Todos os dias, o educador percorre bairros  como Barra, considerados pelos clãs da máfia napolitana como seu domínio e onde, agora, já mais nenhum funcionário municipal ousa sequer entrar. Aqui, vende-se drogas, rapta-se, mata-se. E é aqui que o educador procura  recuperar as crianças para voltarem para a escola. Um desafio com ares de parecer ser mais um suicídio que outra coisa. Giovanni criou mesmo uma escola de circo, com a qual forma as crianças  e organiza espectáculos  nos fins de semana.

 

 

 

 

 

 

 

 

 

Nariz de palhaço, cuspidores de fogo,  grandes pernas de pau, o público aplaude. E à noite, depois da representação, Carletto, Marco, Ciro, Carlo antigos marçanos ou jovens assassinos da máfia, repartem a receita do espectáculo. O suficiente para sair da rua, para pagar os livros e ainda para ajudar a família. O suficiente para escapar da maldição dos bairros de Nápoles. O director de uma escola ocupada por toxicodependentes ofereceu mesmo as instalações do estabelecimento, para criar uma escola de circo, desde que eles pudessem restaurar o local.

 

 

 

 

 

 

 

 

 

 

 

 

 

 

 

 

 

A história seria bonita se ela não corresse o risco de ficar sem sequência.
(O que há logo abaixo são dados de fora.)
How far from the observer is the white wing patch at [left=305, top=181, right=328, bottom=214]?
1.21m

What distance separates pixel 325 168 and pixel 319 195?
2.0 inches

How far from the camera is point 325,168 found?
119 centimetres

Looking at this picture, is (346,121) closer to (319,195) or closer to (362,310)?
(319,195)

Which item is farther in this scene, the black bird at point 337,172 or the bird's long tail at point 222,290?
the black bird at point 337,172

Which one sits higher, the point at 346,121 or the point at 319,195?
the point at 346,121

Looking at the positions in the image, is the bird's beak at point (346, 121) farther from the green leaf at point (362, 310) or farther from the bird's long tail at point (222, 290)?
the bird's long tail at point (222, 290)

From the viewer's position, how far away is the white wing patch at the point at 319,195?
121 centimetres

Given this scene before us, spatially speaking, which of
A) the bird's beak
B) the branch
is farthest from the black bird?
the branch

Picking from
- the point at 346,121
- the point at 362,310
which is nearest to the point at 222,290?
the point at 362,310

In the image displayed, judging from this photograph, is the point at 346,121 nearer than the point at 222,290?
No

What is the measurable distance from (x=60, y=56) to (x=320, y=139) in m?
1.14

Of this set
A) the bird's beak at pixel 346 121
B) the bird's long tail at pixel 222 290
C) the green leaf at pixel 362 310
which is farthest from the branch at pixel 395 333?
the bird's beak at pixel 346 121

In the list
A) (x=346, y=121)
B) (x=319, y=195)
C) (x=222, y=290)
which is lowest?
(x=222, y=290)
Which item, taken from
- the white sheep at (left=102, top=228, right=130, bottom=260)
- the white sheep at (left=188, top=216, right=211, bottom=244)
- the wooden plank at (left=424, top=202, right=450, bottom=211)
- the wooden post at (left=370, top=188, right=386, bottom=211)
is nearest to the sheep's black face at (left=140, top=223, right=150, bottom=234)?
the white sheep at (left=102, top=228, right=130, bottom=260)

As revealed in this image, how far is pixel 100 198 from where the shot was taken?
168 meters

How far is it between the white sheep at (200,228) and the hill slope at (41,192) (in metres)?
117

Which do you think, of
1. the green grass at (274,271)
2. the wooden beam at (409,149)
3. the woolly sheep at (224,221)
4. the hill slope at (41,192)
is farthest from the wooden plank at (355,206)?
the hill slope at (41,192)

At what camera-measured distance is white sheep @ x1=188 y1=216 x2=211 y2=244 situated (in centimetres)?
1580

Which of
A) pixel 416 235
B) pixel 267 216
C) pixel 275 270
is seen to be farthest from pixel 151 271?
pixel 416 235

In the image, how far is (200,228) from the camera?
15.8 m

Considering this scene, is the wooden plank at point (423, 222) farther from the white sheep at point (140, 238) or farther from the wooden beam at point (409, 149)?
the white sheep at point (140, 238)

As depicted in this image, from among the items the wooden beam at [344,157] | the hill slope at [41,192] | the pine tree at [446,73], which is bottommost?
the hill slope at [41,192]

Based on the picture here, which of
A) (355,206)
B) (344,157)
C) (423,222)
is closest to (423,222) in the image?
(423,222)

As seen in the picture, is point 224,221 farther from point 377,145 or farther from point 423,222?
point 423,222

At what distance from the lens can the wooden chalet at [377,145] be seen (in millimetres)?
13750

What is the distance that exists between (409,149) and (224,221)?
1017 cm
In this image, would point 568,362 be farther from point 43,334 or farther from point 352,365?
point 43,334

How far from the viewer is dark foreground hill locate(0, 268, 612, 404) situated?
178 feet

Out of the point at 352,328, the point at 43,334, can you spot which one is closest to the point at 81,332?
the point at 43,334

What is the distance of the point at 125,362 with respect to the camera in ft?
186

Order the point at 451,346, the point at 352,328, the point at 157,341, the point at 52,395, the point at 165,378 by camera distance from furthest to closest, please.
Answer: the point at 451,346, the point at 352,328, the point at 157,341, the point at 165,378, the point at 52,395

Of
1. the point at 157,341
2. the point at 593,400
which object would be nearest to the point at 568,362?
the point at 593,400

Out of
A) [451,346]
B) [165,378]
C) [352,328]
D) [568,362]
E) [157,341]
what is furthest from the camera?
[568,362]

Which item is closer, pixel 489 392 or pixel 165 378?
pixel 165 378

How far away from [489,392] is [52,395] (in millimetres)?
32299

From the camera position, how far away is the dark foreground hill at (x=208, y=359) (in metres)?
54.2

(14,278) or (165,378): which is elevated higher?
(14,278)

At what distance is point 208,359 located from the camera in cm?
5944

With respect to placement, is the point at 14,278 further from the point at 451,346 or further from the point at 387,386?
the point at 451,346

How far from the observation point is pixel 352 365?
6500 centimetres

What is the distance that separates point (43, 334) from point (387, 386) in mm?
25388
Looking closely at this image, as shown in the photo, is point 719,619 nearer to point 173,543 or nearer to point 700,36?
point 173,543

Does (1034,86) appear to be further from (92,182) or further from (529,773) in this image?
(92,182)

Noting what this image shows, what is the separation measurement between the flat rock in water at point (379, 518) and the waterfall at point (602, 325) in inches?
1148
A nova lei de finanças aprovada em 2009 arruinou os orçamentos dos municípios e Nápoles decidiu acabar com qualquer apoio às associações. Sem subsídios, sem mais dinheiro, não há mais actividades sociais.  Giovanni tem apenas um mês para encontrar meios com que fazer viver o “tapete de Iqbal”. Apenas um mês. Caso contrário, a associação terá de fechar as suas portas. E os filhos de Nápoles irão retomar o caminho da rua.

 

Jean-Paul Mari, Quand Naples tue ses enfants. Le Nouvel Observateur, 28 de Março de 2012.